Industri ritel dan logistik India, baik yang terorganisir maupun yang tidak terorganisir,
mempunyai lapangan kerja sekitar 40 juta orang India . Toko ritel khas India adalah sangat
kecil. Lebih dari 14 juta gerai beroperasi di negara ini dan hanya 4% di antaranya yang
beroperasi lebih besar dari 500 kaki persegi dalam ukuran. India memiliki sekitar 11 gerai
toko untuk setiap 1000 orang.
Sebagian besar toko ritel yang tidak terorganisir di India mempekerjakan anggota keluarga,
tidak punya skala untuk pengadaan atau pengangkutan produk pada tingkat grosir bervolume
tinggi masih terbatas tidak memiliki kontrol kualitas atau teknologi penyaringan produk palsu
versus asli dan tidak memiliki pelatihan tentang penyimpanan, pengemasan atau logistik yang
aman dan higienis.

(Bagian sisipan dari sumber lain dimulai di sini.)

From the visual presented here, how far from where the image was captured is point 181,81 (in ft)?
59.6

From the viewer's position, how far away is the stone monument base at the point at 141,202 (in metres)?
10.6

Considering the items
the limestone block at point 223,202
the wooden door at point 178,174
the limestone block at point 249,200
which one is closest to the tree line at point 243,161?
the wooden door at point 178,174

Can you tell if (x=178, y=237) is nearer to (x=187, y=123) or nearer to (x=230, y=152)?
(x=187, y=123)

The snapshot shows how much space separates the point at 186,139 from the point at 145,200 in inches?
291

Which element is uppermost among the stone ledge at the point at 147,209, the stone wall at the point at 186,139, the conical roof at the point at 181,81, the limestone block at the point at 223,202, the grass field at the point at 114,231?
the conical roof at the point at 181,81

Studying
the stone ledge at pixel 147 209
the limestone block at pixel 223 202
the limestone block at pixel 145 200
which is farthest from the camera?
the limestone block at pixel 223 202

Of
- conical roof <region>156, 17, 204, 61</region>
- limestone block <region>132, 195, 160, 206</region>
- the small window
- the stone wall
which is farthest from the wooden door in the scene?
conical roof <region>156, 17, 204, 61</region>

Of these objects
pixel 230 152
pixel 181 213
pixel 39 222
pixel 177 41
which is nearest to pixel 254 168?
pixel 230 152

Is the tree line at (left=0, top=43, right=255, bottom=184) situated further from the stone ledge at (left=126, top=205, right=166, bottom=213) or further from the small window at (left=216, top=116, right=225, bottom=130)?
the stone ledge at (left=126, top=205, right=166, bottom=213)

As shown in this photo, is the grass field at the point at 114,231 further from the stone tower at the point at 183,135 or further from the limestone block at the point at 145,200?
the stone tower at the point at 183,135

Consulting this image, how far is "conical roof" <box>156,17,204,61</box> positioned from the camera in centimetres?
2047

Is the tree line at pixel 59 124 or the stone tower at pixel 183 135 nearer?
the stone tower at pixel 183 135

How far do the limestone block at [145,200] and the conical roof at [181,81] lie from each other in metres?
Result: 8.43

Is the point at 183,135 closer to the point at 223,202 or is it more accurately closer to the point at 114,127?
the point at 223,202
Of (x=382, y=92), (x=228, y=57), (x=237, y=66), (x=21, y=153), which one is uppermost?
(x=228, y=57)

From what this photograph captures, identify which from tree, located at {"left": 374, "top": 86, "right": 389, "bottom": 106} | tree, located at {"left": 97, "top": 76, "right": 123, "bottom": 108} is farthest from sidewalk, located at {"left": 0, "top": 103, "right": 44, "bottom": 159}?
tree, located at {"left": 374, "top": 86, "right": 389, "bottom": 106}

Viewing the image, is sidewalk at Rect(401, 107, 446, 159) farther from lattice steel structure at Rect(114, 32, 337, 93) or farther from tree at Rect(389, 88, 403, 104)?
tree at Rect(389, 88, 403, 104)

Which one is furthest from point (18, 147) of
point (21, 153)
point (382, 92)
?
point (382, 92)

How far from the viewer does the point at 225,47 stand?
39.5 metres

Toko ritel yang tidak terorganisir mendapatkan produk mereka dari rantai
perantara yang menandai produk tersebut seiring perpindahannya dari petani atau produsen
hingga konsumen. Toko ritel yang tidak terorganisir biasanya tidak menawarkan dukungan
atau layanan purna jual. Terakhir, sebagian besar transaksi di toko ritel yang tidak
terorganisir telah selesai dengan uang tunai, dan semua penjualan bersifat final. Beberapa
toko tersebut sudah mulai mengadopsi mode digital pembayaran seperti PayTm.

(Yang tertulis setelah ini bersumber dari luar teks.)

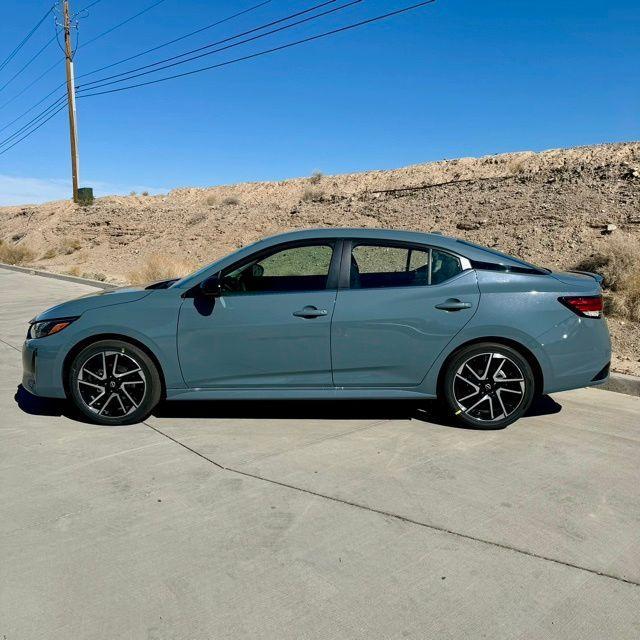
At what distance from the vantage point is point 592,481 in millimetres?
4188

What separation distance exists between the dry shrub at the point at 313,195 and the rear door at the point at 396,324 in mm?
25074

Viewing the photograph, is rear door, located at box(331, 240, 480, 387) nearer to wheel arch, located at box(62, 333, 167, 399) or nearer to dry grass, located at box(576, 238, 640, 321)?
wheel arch, located at box(62, 333, 167, 399)

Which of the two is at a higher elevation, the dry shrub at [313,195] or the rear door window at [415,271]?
the dry shrub at [313,195]

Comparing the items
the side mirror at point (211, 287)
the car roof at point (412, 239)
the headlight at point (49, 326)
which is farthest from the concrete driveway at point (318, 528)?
the car roof at point (412, 239)

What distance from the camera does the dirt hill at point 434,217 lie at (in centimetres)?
1525

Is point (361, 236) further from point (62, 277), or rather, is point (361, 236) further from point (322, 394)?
point (62, 277)

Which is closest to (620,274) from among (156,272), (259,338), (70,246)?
(259,338)

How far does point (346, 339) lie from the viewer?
507 cm

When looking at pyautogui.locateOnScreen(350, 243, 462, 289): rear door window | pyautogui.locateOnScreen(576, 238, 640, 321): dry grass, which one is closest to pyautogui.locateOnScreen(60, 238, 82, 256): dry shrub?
pyautogui.locateOnScreen(576, 238, 640, 321): dry grass

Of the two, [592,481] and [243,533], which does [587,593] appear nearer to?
[592,481]

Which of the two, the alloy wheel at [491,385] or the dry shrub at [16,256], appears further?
the dry shrub at [16,256]

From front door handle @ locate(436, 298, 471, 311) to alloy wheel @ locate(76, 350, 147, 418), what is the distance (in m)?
2.44

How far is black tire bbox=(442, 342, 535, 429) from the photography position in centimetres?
512

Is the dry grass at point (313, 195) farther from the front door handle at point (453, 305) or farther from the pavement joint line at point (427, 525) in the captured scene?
the pavement joint line at point (427, 525)
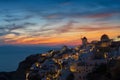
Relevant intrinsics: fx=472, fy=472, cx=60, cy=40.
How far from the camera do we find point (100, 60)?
6388cm

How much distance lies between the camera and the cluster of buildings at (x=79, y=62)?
61.8 metres

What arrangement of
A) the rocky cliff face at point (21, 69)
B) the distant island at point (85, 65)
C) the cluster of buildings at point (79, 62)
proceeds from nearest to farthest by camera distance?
the distant island at point (85, 65) → the cluster of buildings at point (79, 62) → the rocky cliff face at point (21, 69)

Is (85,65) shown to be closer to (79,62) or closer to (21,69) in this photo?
(79,62)

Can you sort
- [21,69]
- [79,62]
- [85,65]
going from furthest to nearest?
[21,69]
[79,62]
[85,65]

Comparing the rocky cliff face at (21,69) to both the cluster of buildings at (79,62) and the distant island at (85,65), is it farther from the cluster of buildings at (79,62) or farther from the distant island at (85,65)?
the cluster of buildings at (79,62)

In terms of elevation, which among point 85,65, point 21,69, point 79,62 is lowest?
point 21,69

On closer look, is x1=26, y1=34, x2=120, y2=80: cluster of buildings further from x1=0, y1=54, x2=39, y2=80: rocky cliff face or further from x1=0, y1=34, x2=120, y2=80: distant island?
x1=0, y1=54, x2=39, y2=80: rocky cliff face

Hingga tahun 1990, terdapat peraturan yang tidak mendorong pertumbuhan sektor ritel
perspektif kewirausahaan. Petani harus bergantung pada monopoli perantara. Logistik dan
infrastruktur sangat buruk. Setelah tahun 1991, pemerintah India membuka perekonomian
melalui reformasi pasar yang mempunyai implikasi luas. Ritel terorganisir kini telah
mengambil alih pijakan yang kuat di India. Pertumbuhan besar-besaran ritel online juga
mendorong pertumbuhan tersebut ritel di India.
Pada bulan November 2011, pemerintah pusat India mengumumkan reformasi ritel untuk
kedua merek multi-merek tersebut toko dan toko merek tunggal. Reformasi pasar ini
membuka jalan bagi inovasi ritel dan juga persaingan dengan pengecer multi-merek seperti
Walmart, Carrefour, dan Tesco merek tunggal besar seperti IKEA, Nike, dan Apple.

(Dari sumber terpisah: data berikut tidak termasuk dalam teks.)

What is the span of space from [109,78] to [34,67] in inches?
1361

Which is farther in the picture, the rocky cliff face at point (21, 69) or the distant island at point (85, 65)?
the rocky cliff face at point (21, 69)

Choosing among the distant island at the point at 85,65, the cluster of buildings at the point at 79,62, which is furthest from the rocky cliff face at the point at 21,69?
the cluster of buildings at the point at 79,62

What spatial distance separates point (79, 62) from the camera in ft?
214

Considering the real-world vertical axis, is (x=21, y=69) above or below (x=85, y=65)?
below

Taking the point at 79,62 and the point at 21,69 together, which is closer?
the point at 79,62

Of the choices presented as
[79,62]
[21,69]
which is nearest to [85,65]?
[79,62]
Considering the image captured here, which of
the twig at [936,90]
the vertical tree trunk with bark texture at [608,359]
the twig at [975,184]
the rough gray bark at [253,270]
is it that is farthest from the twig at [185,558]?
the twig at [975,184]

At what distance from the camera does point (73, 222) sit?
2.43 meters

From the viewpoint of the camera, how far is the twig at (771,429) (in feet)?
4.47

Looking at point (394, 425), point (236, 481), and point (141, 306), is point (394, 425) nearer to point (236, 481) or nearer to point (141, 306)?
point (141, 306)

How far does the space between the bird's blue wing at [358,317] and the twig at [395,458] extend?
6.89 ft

Pengumuman itu memicu ketegangan aktivisme, baik sebagai oposisi maupun mendukung
reformasi. Pada bulan Desember 2011, di bawah
Karena tekanan dari pihak oposisi, pemerintah India menunda reformasi ritel sampai selesai
mencapai konsensus.
Pada bulan Januari 2012, India menyetujui reformasi toko dengan merek tunggal yang
menyambut siapa pun di dalamnya dunia untuk berinovasi di pasar ritel India dengan
kepemilikan 100%, namun tetap menerapkan persyaratan tersebut bahwa pengecer merek
tunggal mendapatkan 30 persen barangnya dari India. pemerintah melanjutkan upaya
reformasi ritel untuk toko multi-merek. Pada bulan Juni 2012, IKEA mengumumkan mereka
telah mengajukan izin untuk berinvestasi $1,9 miliar di India dan mendirikan 25 toko

Ada pula tantangan besar yang dihadapi dengan riteler di India


Sektor ritel terorganisir di India menghadapi berbagai tantangan dan tantangan ini
menghalanginya sektor ritel mencapai potensi maksimalnya. Pola perilaku yang dimiliki
konsumen India banyak berubah. Ketika pendapatan yang dapat dibelanjakan meningkat dan
pengaruh Barat meresap ke dalam masyarakat, pola pengeluaran juga telah berubah. Suku
bunga bank telah menyusut ke titik terendah sepanjang masa.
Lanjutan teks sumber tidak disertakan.